International Educational Development (INC) on item IV
9th session of the Forum on Minority Issues - ohchr
24/25 November 2016
Unites Nations - Geneva
Thank you Mr President. My name is [Ava Haman]. I would like to draw your attention to the
situation of Kurdish women facing risks of major humanitarian crisis due to the widespread
phenomena of suicide for living under multiple levels of gender, ethnic, economic and political
oppression. Iran’s ethnic groups, in particular the Kurds, live in constant state driven
discrimination and persecution.

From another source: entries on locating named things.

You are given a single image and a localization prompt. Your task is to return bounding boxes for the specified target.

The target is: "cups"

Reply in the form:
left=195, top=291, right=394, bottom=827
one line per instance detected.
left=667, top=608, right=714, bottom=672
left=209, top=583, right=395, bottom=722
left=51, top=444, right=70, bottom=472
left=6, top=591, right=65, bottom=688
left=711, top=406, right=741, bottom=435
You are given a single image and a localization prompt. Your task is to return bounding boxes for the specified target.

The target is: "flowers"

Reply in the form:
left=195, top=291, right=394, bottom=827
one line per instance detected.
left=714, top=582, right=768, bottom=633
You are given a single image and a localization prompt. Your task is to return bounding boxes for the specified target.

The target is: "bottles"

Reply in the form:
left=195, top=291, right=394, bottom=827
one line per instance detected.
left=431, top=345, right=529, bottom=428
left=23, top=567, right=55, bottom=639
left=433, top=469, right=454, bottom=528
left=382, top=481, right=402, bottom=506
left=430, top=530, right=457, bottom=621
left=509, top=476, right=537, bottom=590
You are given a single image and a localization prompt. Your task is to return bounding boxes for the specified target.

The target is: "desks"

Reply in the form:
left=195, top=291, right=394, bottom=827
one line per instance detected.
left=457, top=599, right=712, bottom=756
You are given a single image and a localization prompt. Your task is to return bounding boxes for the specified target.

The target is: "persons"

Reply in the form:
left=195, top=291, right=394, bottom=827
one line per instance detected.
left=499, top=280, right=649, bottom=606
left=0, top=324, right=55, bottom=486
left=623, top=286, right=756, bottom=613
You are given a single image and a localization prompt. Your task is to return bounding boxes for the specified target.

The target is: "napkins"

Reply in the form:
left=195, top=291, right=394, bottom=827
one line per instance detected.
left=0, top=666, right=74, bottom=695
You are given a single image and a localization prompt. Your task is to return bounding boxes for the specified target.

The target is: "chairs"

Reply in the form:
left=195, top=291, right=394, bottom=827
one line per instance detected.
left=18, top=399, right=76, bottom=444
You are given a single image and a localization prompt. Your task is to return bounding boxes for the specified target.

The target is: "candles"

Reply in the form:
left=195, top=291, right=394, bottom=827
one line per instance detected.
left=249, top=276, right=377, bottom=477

While empowered Kurdish women are the ones fighting the
barbaric Islamic State in Iraq and Syria, the ones trapped in the Islamic Republic of Iran are
victims of nationalistic chauvinism of the State combined with male chauvinism. Today, the
Kurdish majority province of Kermanshah has some of the highest rates of female
self-immolation in the world. Suffering the outrageous misogynistic lies of Iran, Kurdish women
are further handicapped by politically driven economic underdevelopment of the region. And are
denied basic human rights under laws such as polygamy and child marriage. Sadly suicide
burning became a common way of protest and tends to be as the only solution to end an
excruciating life. Suicide by burning makes less than one per cent of all suicide in the developed
world. In Iran, up to 71 per cent of suicide are conducted via self-immolation most of which are
committed by women as young as 8 years of age to 28 in the Kurdish region. Most of them are
little educated, married and poor. Unemployment and underemployment in the Kurdish region
triggers vulnerability and stress about future. It also creates a sense of loss and loneliness,
especially of reduced social support and the lack of health insurance coupled with Kurds’ lack of
trust in authorities. The chain reaction can lead to problems such as poor problem solving skills
and inability to consider the consequences of an attempted self-immolation, which includes
disfigurement and disability. If the international community, especially the United Nations, does
not act in time, stopping the spread of frustration and disappointment among ostracized women
who are pushed to the edge, suicide will be further normalised. Extending its vicious circle and
furthering the epidemic leaving children without their mothers and the communities deeply
scarred. It is therefore, the international community’s responsibility to intervene Iran’s ethnic
oppression combined with laws that consider women [supplement]. Thank you very much.